Loyola gives her tuition assistance. She also cuts the grass at the school athletic fields and uses it as hay. In return, the school gets manure for the fields. Patrick is at home here. "The love I feel is like that I felt from my own mother. Even more," he says. Alphoncina Mtui, known simply as Mama, explains her motivation this way. "If I can do a kind deed for somebody, maybe he will pray for me." Loyola High School sits on a hill overlooking Mabibo like a polished diamond atop a bed of unmined stones. Its mission, Plam says, is to serve the children of the poor as well as the wealthy. No student is rejected for lack of funds. "We give them what they need." God, grants, and fund-raising take care of the rest. Opened in 1995, the school is about 80 percent completed. When finished it will serve 1,000 students. The final stop before hooking up again with the Leacocks is Thursday at the Jesuit novitiate on the far outskirts of Arusha, not far from Mt. Kilimanjaro and in the shadow of Mt. Meru. First-year novices are to arrive Friday. Shortly before they do, novice director Fr. Leo Amani, another Eastern Africa Province Jesuit, takes a brief trip to Martha House several kilometers nearer the heart of the city. Jesuit novices started the house as an extension of their Friday apostolate work. It is home for about ten young women, ages 12 to 17, trying to escape from early careers in prostitution and almost-certain HIV infection. "The name is inspired by St. Ignatius, who founded the first Martha Homes in Rome for prostitutes seeking a way to live normal lives," says Fr. Amani. Similar homes were founded elsewhere in Italy where Jesuits were working at the time.
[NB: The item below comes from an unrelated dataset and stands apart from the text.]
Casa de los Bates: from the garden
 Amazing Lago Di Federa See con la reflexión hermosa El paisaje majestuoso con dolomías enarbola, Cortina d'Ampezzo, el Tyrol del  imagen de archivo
In this current-day version, young African girls are provided sewing machines and taught tailoring skills in the hope that they will be able to earn livings as tailors. Two matrons operate the house. Fr. Amani is hopeful that once long-term funding and other details are ironed out the Passionist Sisters will take over the project. We leave Arusha as the novices arrive. In their years of formation ahead they no doubt will develop hundreds of relationships, many of which will serve them well as they help the Church in Africa mature and continue a growing Jesuit tradition here. Our final stop is back in Kalungu, where the Leacocks have overcome the electrical vagaries of hardwiring a computer lab in rural Uganda and are leaving their mark on a tiny school nine time zones from home. Since we arrived at this place ten days ago, the mud we saw drawn from the earth has become impermeable brick. In the same span, what we have seen and those whom we have met have had the opposite effect on our hearts, softening them, opening them wide in ways we do not quite comprehend to create a bond with people and places we've just begun to know. As our flight home soars skyward, Africa tugs from below and we begin to understand the power of the relationships, however embryonic, formed with those we leave behind.